[Selected passage]
Start of Block

Secondly, we have, I should say, a capability gap that is the result of lack of political will. The Europeans could easily muster forces which are capable to have position guided munitions, things like this. That's not a technological miracle and a hurdle for the Europeans, it's a lack of political will. And this has to be addressed. I think Kosovo was our wake-up call, at least for some Europeans. And I think they will take action slowly, but they will do it.

And then you have a gap in between the European allies where you have a first league and you have a second league and perhaps even a third league. I don't know. We have to arrange for a solution that will close this gap as well. I think these are the gap challenges that are ahead of us. But I think we can find solutions if there is the political will to provide the necessary funds to do it and, secondly, if there is some preparedness on your side to go for some technology transfer.

Which on the other side, we offer advantages to you as well. There are areas where the Europeans still have some possibilities to offerthings which you would like to have as well and which they have in their forces right now. Just to mention the famous example of the Howitzer.

Davis: Of course General Naumann knows that it's a virtual victory to have gotten funding for the MEADS program in the United States to sustain a collaborative effort. But Dr. White, I think you wanted to . . .

White: I just wanted to build on what General Naumann said. As I mentioned in my remarks, I think we get too fixated on the American solution and too fixated on technological solutions. It's part of our culture. But in point of fact, the challenge before us as everyone has said on this panel today is how are we going to fight and win effectively. And we're going to fight and win effectively, as General Mackenzie said, and be effective only if we do it together. We don't do it together, we may in some sense win the battle, but lose the war.

End of Block

[Saved data entries]
Start of Block

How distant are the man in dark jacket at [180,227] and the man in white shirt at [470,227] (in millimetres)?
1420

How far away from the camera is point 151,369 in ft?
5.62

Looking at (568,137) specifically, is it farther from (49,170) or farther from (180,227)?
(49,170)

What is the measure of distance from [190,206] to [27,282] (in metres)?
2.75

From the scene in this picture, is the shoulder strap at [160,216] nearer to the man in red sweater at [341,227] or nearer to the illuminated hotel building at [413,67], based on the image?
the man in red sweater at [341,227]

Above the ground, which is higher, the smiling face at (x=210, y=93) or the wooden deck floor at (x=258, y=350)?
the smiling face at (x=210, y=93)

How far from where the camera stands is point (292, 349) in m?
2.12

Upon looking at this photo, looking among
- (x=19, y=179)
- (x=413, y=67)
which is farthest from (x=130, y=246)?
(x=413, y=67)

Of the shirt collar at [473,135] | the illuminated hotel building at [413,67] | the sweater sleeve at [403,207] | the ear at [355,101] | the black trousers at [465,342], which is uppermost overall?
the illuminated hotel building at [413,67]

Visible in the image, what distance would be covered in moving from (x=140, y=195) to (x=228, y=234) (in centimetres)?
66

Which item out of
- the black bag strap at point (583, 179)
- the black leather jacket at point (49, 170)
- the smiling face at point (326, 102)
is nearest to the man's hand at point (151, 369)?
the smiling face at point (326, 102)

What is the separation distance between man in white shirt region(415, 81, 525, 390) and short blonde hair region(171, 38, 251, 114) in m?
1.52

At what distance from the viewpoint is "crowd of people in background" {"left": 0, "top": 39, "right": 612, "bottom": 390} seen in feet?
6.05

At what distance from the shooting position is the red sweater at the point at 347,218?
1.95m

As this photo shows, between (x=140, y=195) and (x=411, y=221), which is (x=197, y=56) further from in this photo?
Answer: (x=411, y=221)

End of Block

[Activity list]
#1 Can you reproduce the panel remarks on European capability gaps, starting with "And then you" and going on through "some technology transfer.", and switch "political will" to "political resolve"?
#2 Could you resume the panel discussion on European capability gaps right after its final sentence?

[Expected responses]
#1
And then you have a gap in between the European allies where you have a first league and you have a second league and perhaps even a third league. I don't know. We have to arrange for a solution that will close this gap as well. I think these are the gap challenges that are ahead of us. But I think we can find solutions if there is the political resolve to provide the necessary funds to do it and, secondly, if there is some preparedness on your side to go for some technology transfer.

#2
So it's not enough to simply say we're going to go pell-mell forward with our technological advantages. There is a bigger challenge here. It has to do with how we organize forces, how we cooperate with our allies both in terms of military capability and the larger issues on which we have common objectives. And those have to be built into this change which we're going through and have to be an explicit part of the change.

Davis: Yes, General Naumann.

Naumann: One sentence to what John White just said. I would really argue we should not continue for too long a time with this burden sharing debate since otherwise we will end up with a bean counting exercise of unforeseen dimensions. The Europeans will tell you we are providing 80 percent of the forces in Bosnia and in Kosovo. Of course you provided 85 percent of the air campaign. The Europeans will start to tell you that we are doing most of the stabilizing efforts with the East Europeans and with the Russians and they will start with all these wonderful statistics what they have given in terms of money to the Russians to no one's avail. You don't know it, but anyway, they did.

But I would really argue let's find a solution like John White just said it. To work together to make this alliance once again an entity which thinks together, which fights together, and which succeeds together.

Davis: General Mackenzie, would you like the final remark?

Mackenzie: Just one final remark if I may. There is an aspect of burden sharing which is in procurement. Some countries in the alliance in particular say, all right, we have tanks and you have tanks, but you buy the tank transporters and we, therefore, because we're close allies, don't bother. Please don't do that. We need the United States and Europe to be large. We tremble slightly at the thought of the U.S. becoming small and sharp and clever. We need a large hammer somewhere. And so as a European, don't think too small.

Davis: It remains for us to thank our distinguished panel.